Phosphite mediated molecular editing via switch to meta-C–H alkylation of isoquinolines: emergence of a distinct photochemical [1,3] N to C rearrangement

Abstract

The isoquinoline core is present in one of the largest subsets of bioactive natural products. The multifunctional isoquinoline core exerts diverse bioactivity, resulting in the development of numerous isoquinoline-based drugs and molecules that are currently under clinical trials. We developed a new approach for phosphite-mediated [1,2] alkyl migration for an overall ortho-C–H alkylation via N-alkylation of isoquinoline.
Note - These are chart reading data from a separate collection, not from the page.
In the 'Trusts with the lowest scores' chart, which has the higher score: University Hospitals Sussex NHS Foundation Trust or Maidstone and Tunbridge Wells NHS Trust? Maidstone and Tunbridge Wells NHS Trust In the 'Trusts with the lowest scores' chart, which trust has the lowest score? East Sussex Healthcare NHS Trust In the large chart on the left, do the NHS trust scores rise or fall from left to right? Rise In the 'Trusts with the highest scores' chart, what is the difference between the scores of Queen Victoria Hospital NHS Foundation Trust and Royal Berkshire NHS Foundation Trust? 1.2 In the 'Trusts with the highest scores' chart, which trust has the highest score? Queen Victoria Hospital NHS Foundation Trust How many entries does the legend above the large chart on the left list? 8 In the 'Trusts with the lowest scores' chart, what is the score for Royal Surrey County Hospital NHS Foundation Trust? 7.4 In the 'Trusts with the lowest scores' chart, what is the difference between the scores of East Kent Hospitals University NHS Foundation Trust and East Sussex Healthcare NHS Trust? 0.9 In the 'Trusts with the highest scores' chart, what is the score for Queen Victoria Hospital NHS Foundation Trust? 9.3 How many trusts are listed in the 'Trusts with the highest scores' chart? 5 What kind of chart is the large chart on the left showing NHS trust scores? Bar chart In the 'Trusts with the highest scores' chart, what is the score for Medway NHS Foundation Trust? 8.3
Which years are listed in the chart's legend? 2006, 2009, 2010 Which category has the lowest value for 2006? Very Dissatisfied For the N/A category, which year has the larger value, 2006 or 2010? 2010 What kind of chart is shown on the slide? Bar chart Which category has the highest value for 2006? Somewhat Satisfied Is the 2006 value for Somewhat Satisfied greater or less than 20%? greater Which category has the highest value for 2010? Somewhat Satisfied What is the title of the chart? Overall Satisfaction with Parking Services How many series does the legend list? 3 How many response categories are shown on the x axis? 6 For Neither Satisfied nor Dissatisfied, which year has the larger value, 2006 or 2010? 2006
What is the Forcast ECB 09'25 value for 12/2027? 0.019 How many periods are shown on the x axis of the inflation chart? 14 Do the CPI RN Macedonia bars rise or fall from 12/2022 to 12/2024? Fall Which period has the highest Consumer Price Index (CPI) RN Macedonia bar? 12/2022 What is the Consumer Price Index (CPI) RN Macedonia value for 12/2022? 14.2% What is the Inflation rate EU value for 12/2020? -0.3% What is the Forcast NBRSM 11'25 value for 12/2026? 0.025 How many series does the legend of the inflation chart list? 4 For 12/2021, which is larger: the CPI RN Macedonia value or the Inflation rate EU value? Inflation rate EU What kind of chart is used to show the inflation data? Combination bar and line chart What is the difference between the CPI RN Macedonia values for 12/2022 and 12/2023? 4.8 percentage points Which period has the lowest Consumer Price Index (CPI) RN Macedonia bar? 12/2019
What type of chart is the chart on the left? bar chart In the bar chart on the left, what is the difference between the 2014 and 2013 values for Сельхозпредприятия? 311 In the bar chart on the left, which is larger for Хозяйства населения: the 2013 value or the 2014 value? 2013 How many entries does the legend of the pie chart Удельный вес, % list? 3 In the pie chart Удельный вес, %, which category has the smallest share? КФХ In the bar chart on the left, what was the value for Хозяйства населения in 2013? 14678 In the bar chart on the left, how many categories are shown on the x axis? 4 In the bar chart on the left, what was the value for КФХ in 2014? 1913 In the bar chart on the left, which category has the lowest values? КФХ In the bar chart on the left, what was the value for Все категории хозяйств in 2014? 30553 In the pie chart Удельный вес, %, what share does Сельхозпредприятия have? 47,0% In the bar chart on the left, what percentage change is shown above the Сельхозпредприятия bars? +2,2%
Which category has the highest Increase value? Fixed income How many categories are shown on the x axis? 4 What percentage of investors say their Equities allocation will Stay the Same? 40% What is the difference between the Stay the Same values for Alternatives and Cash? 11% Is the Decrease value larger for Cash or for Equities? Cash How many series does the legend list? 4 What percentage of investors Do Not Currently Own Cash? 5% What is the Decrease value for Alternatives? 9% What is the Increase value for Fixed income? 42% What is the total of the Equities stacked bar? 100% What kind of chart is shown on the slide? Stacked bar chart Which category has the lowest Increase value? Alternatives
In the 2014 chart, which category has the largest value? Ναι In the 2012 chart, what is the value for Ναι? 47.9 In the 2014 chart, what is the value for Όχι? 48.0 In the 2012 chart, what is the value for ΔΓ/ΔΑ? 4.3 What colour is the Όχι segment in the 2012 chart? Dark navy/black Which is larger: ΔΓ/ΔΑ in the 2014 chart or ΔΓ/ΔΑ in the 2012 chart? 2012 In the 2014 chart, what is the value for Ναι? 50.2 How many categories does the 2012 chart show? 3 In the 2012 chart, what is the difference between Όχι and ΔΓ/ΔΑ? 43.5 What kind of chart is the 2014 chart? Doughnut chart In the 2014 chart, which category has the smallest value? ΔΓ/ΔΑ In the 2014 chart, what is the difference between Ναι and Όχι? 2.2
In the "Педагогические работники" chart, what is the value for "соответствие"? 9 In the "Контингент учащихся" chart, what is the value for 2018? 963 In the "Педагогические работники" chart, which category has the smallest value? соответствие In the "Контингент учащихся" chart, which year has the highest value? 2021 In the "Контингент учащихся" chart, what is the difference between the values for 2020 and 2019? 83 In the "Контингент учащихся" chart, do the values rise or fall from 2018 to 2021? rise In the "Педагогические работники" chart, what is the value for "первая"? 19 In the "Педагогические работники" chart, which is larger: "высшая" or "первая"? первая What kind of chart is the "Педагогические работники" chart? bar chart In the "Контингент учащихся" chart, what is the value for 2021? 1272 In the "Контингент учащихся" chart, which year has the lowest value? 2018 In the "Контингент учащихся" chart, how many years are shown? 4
Tuning the phosphite-mediated protocol to switch the site selectivity would expedite direct and diverse multi-C–H bond functionalization. We report a new approach starting with a simple N-alkylation of isoquinoline with sterically and electronically diverse alkyl bromides for their phosphite-mediated photochemical [1,3] N to C rearrangement followed by a rearomatization sequence that leads to meta-C–H (C4) alkylation. Combined experimental and computational studies unveiled the emergence of an unprecedented C–N bond cleavage pathway from the singlet excited state of the enamine-type intermediate. Our radical bond-cleavage pathway favors substituted alkyl group migration that complements the recently successful meta-alkylation methods with smaller and more reactive electrophiles. This switch in site selectivity via tuning the phosphite-mediated protocol resulted in sequential C–H difunctionalization of isoquinoline including regiodivergent ortho, meta-dialkylations of isoquinolines.